4) I ask, because if this does not work, I would be forced to get either a 2228 or ebay clone, and an additional reactor. I may need the additional cannister anyway for circulation/filtration on a 90 anyway. I just thought that
using the 2229 as a reactor may be an elegant solution.

5) If it does cycle, does the bubble counter not remain constant? I envision it going nuts when the cannister is evacuating water, and creating a low pressure, and slowing way down when the cannister is filling with water, and having to act against the pressure of that.

Oh, I read that CO2 gas, over time, hardens plastic. Would this be a concern to any of you reacting in your expensive Ehiem.



No one had a response.

When I plug up the breather, the filter does not cycle anymore. It still will probably work as a reactor. 
I wonder how much CO2 it will burn off if I use it conventionally, and use the reactor I just bought at GG? 
If a balloon would not be so CO2 porus, I would thiink it would be a great solution, it could expand and contract with the breathing cycle.

Maybe in this application the cycle is not so important anyway...

Peter


----------



## Raul-7 (Feb 4, 2004)

I can't answer your questions regarding the wet/dry 2229, but I can answer your other questions. 
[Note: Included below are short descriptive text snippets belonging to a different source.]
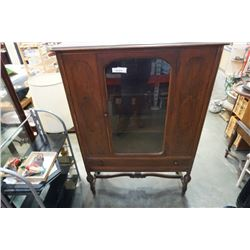 ANTIQUE WALNUT DISPLAY CABINET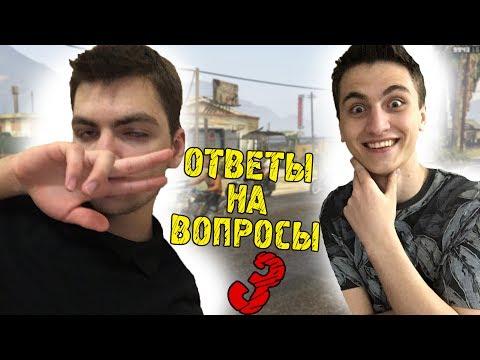 ОТВЕТЫ НА ВОПРОСЫ / НАБОР В СЪЕМОЧНУЮ КОМАНДУ || Fеllinу - DomaVideo.Ru
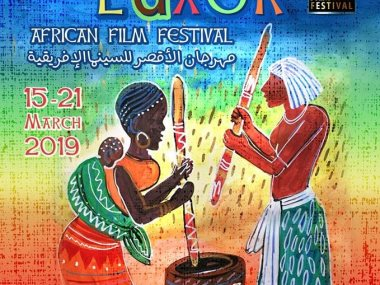 مهرجان الأقصر للسينما الإفريقية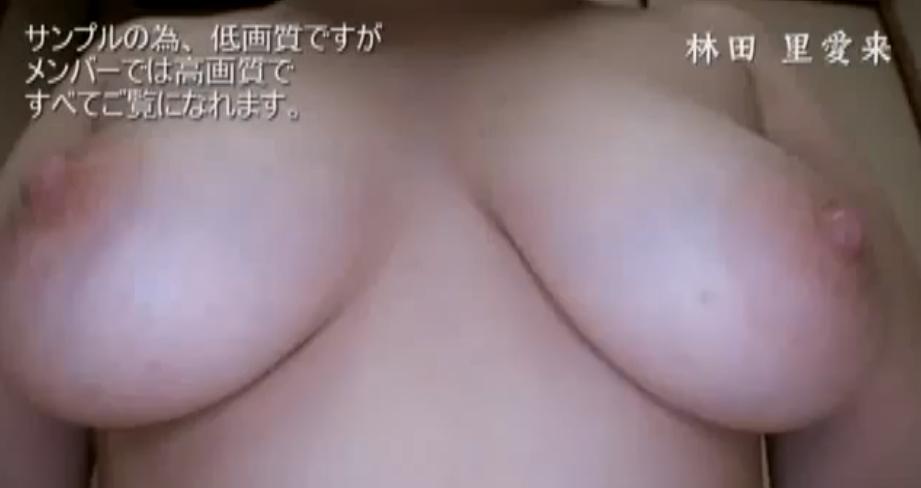 林田里愛来 23歳 巨乳素人の無修正動画 H4610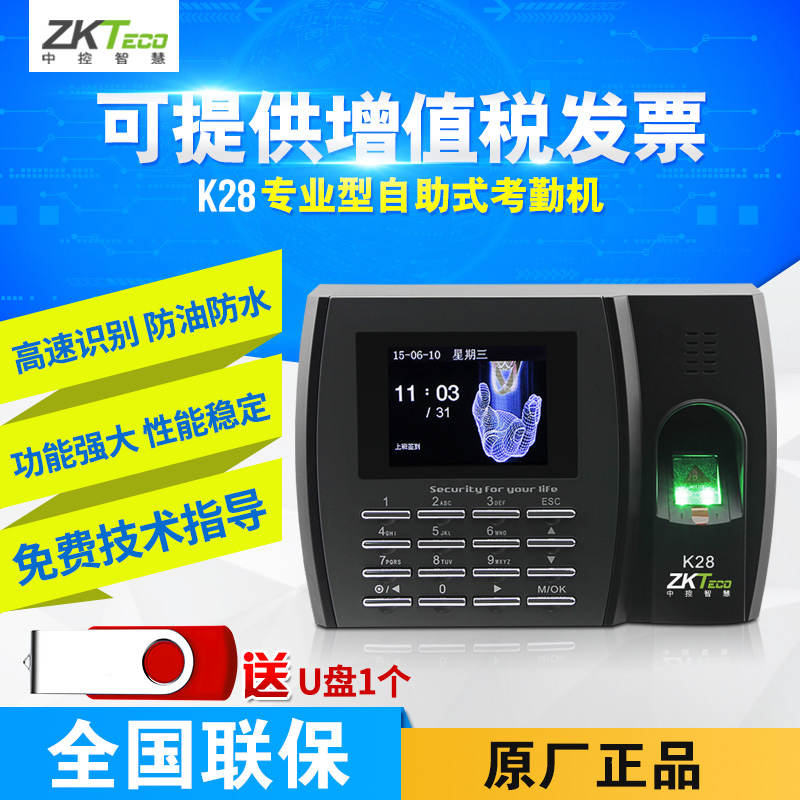 ZKTECO control wisdom K28 fingerprint attendance attendance fingerprint  Punch Machine Self-Service report U Disk download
You're better off buying the 2228 than wasting your money on a wet/dry, after all you're setting up a planted tank and you wouldn't waves going through your tank. That would basically let C02 dissipate even faster. Plus, wet/dry's don't provide effecient mechanical filtiration and they're expensive. I suggest you use the 2228 with an inline reactor or you can simply inject C02 into the canister as Gian suggested.

BTW, where'd you get a 2228 from? I thought they don't make them anymore, or at least that's what I thought since I never saw one anywhere. :?


----------



## wantplantsnotwork (Nov 17, 2004)

I would not be wasting any money, I already have a 2229, for the last three years or so. Excellent filter. I have it on a heavy stocked 55, and it eats up the pollution!

The wave is a misnomer. There is none, the spray bar is below the surface of the tank. On a 55, it changes the level about 1/32 of an inch on a cycle. But you can set it up depending on your taste so that the spray bar sprays on the drain cycle by setting it up above the water level.

I bought a ehiem clone on fleabay. Still waiting for it to arrive. No 2228, although I have seen a few show up on ebay.


----------